YOUR TASKS
a. From the geometry exercise solutions, reproduce the passage starting at "Updated By SaraNextGen" and ending at "equal, find them.".
b. List the questions posed in the geometry exercise solutions, one per line, in the order they appear.
c. Please extend the geometry exercise solutions beyond the last line shown.

SOURCE EXTRACT

--

Exercise 4.3 - Chapter 4 Geometry Term 2 7th Maths Guide Samacheer Kalvi Solutions - SaraNextGen [2024-2025]

Updated By SaraNextGen

On April 24, 2024, 11:35 AM

Ex $4.3$
Miscellaneous Practice Problems
Question $1 .$
In an isoscales triangle one angle is $76^{\circ}$. If the other two angles are equal, find them.
Solution:
In an isoscales triangle, angle opposite to equal sides are equal. Let the equal angles be $x^{\circ}$ and $x^{\circ}$.
In a triangle the sum of the three angles is $180^{\circ}$.
$x^{\circ}+x^{\circ}+76^{\circ}=180^{\circ}$
$x^{\circ}(1+1)=180^{\circ}-76^{\circ}=104^{\circ}$
$2 \mathrm{x}=104^{\circ}$
$x=\frac{104^{\circ}}{2}=52^{\circ}$
$x=52^{\circ}$ $\therefore$ Other two angles are $52^{\circ}$ and $52^{\circ}$.
 

Question $2 .$
If two angles of a triangle are $46^{\circ}$ each, how can you classify the triangle?
Solution:
Given two angles of the triangle are same and is equal to $46^{\circ}$. If two angles are equal the sides opposite to equal angles are equal. Therefore it will be an isoscales triangle.
 

Question $3 .$
If an angle of a triangle is equal to the sum of the other two angles, find the type of the triangle.
Solution:
Let $\angle \mathrm{B}$ is the greater angle then by the given condition $\angle \mathrm{B}=\angle \mathrm{A}+\angle \mathrm{C}$.
Sum of three angle of a triangle $=180^{\circ}$.

$\begin{aligned}
&\angle \mathrm{A}+\angle \mathrm{B}+\angle \mathrm{C}=180^{\circ} \\
&\angle \mathrm{A}+(\angle \mathrm{A}+\angle \mathrm{C})+\angle \mathrm{C})=180^{\circ} \\
&2 \angle \mathrm{A}+2 \angle \mathrm{C}=180^{\circ} \\
&2(\angle \mathrm{A}+\angle \mathrm{C})=180^{\circ} \\
&\angle \mathrm{A}+\angle \mathrm{C}=\frac{180^{\circ}}{2} \\
&\angle \mathrm{B}=90^{\circ}
\end{aligned}$
$\therefore$ One of the angle of the triangle $=90^{\circ}$
It will be a right angled triangle.

--

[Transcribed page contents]
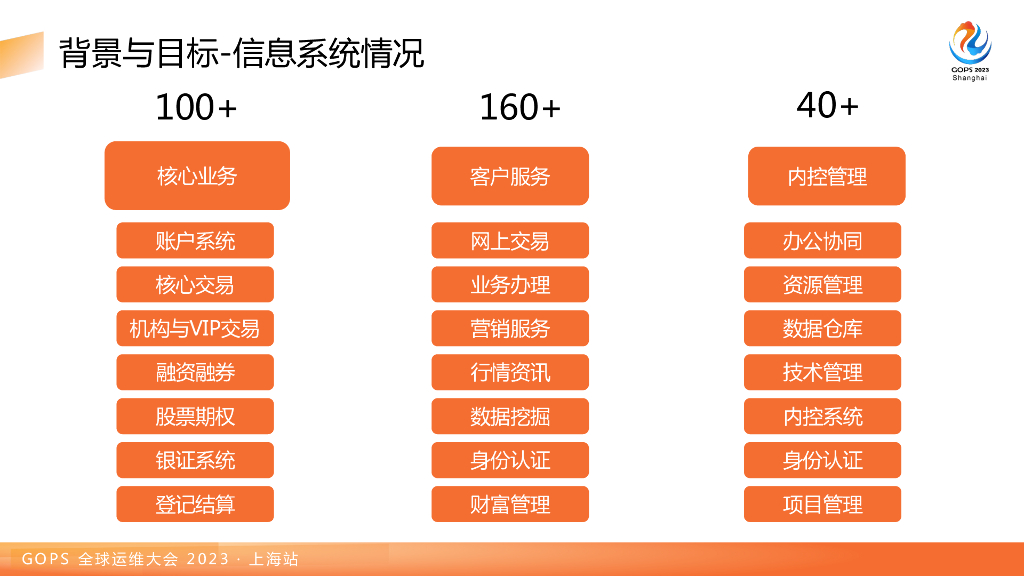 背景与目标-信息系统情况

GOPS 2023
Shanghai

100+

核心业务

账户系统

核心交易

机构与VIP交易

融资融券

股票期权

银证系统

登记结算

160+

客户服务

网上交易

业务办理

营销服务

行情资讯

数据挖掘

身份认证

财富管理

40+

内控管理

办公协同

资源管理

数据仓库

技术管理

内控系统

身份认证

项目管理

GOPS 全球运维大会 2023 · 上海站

--

ANSWERS IN ORDER
a.
Updated By SaraNextGen

On April 24, 2024, 11:35 AM

Ex $4.3$
Miscellaneous Practice Problems
Question $1 .$
In an isoscales triangle one angle is $76^{\circ}$. If the other two angles are equal, find them.

b.
In an isoscales triangle one angle is 76°. If the other two angles are equal, find them.
If two angles of a triangle are 46° each, how can you classify the triangle?
If an angle of a triangle is equal to the sum of the other two angles, find the type of the triangle.

c.
 

Question $4 .$
If the exterior angle of a triangle is $140^{\circ}$ and its interior opposite angles are equal, find all the interior angles of the triangle.
Solution:
Given the exterior angle $=140^{\circ}$
Interior opposite angle are equal.

Let one of the interior opposite angle be $x$.
Then $\mathrm{x}+\mathrm{x}=140^{\circ}$.
[ Exterior angle $=$ sum of interior opposite angles $]$
$\begin{aligned}
&2 \mathrm{x}=140^{\circ} \\
&\mathrm{x}=\frac{140^{\circ}}{2}=70^{\circ}
\end{aligned}$
$x=70^{\circ}$ Interior opposite angle $=70^{\circ}, 70^{\circ} .$
$\mathrm{x}=70^{\circ}$
Sum of the three angles of a triangle $=180^{\circ}$.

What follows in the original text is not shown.